The choice between the 10- and 15-year options comes down to a smaller monthly payment or a smaller total payment. If you can afford to reliably pay the higher monthly payment, it could make sense to take the shorter loan term and save money in the long run. On the other hand, if you think the higher monthly payment would strain your budget too much, it may be worth considering taking the longer-term option.
Example 3: Take out a HELOC
There is another option for borrowing against your home equity: a home equity line of credit (HELOC). With a HELOC, you get access to a line of credit you can borrow money from as you need during the draw period, much like using a credit card. This can be a good option if you're unsure how much you need to borrow.
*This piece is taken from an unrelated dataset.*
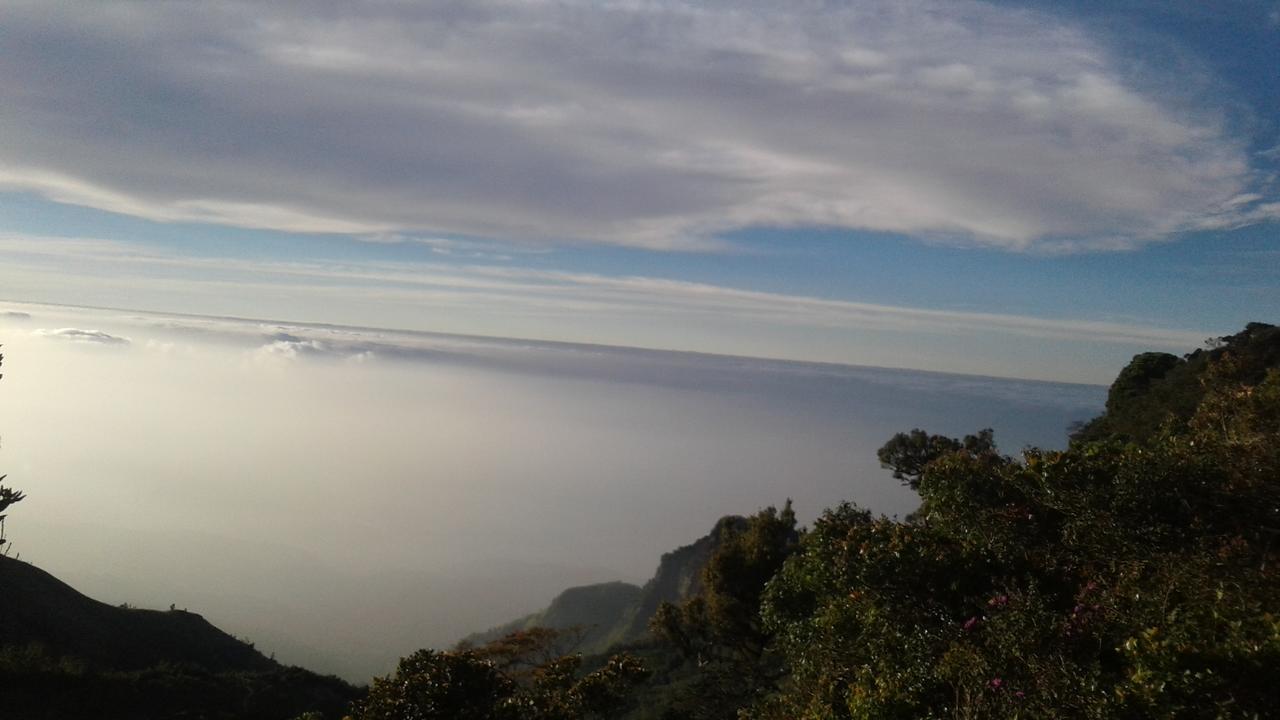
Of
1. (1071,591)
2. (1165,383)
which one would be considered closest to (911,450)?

Right now, the average national interest rate for a HELOC is 10.03%. Unfortunately, it's impossible to predict a monthly payment for a HELOC because the rate is variable, meaning it changes frequently throughout the term of the loan.
The bottom line
Taking out a $200,0000 home equity loan is a big commitment, but it can be a smart way to fund a project with a low interest rate. For a 10-year fixed-rate loan right now, you'd pay just over $2,500 per month with the current average interest rate. For a 15-year loan, the monthly payment would come to just over $2,000 with today's average rate. That said, your home equity loan rate will be based on numerous factors, like your credit score, borrower profile and income, so it's likely to differ from the average. But no matter what your rate is, you should make sure you have room in your monthly budget before taking out a home equity loan.